A fundamental tenet of our organisation is our conception of
social consciousness. God as supreme consciousness is a projection of human
consciousness. The human mind seeks to understand and explain the world. Prior
to any scientific development, various creation myths provided an explanation
for how the world began through various kinds of metaphors, projections arising
from very basic experience into areas that cannot otherwise be conceived by the
human brain. In some cases, creation is thought of as giving birth. In other
cases, the metaphor is taken from the very human operation of making tools. God
made the world the way people make tools. The content of any conception of God,
if it is to have any particular meaning besides the very abstract “infinite” or
“all-powerful” or “all-knowing,” has to come from the believer’s own experience
in the world. For example, the believer may think that if God is infinite, then
God must be perfect. If God is perfect, then God is “good.” If God is good,
then God must support what I know to be good and oppose what I know to be evil.
But what I know to be good and what I know to be evil come from my experience,
not from revelation from God. So the believer projects into the conception of
God all kinds of attitudes which in fact were originally generated within the
believer himself.
Fatalism is based on the assumption that everything in the
world and in people's lives is predetermined by natural or supernatural forces,
that there is a rational being which sets the goal for everything that happens
in nature, and that this being is called god. Everything in the world is
predestined and no one is responsible for what happens. Fatalism has a crushing
effect on the individual. Fatalism links up with religion, which asserts divine
predestination. Both fatalism and religion grant human beings only a
predestined role along with the illusion that they are acting independently.

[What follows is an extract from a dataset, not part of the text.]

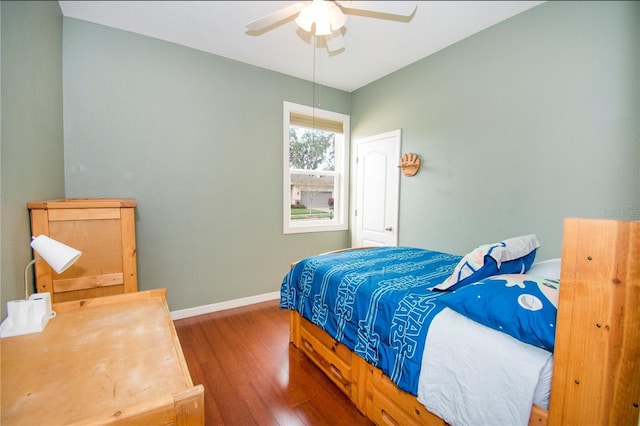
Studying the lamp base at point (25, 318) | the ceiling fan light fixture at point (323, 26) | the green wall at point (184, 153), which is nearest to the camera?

Absolute surrender is what is expected of every individual. Religious and
superstitious people generally, proceeding from the idea that we can't get away
from fate, adopt the standpoint of fatalism. The idea of fate is kept alive by
astrology, the principle of man's being part of the picture of the universe,
whose forces determine the logic of human life. This form of belief in fate
assumes that a person is born under a certain star and thus receives a certain
programme in life, including even his personal qualities. Many political
leaders, the "men of destiny", believe that politics is pure fate. The
idea of fate thus became symbolic of the pessimistic demand for activity at all
costs. Though such activity was bound to be futile, people had to do something
all the same. Then there is the role of heredity that we are predetermined by a
sperm inseminating a egg from which a person develops, and that the conditions
of our life play hardly any role or perhaps none at all. From this fatalistic
principle of DNA fatalism several practical conclusions are drawn. One can do
nothing about inherited proclivities and diseases, because no one can change
ancestors.
The function of religion in general, is to relieve the
believers of responsibility for their actions. It is not they who are acting,
it is the God (or Satan) who is acting in and through them; They cannot
criticise, modify or change the world; they, like the world itself, is merely
the vehicle of an alien power. Similarly, the capitalist operates according to
“eternal laws” of the market forces to which he and all men are helplessly
subjected which is an argument powerful in keeping men riveted to their roles. “The
laws of commerce,” Marx quotes Burke as saying, “are the Laws of Nature, and
therefore the laws of God.” A profitable confusion indeed: “No wonder,” Marx
comments caustically, “that, true to the laws of God and Nature, he always sold
himself in the best market.” Capitalism develops “a working-class which, by
education, tradition, habit, looks upon the conditions of this mode of
production as self-evident laws of nature.” The capitalist “laws of the market”
describe are far from being eternal and necessary, that in fact they are only
recent innovations, the outcome of specific historical events.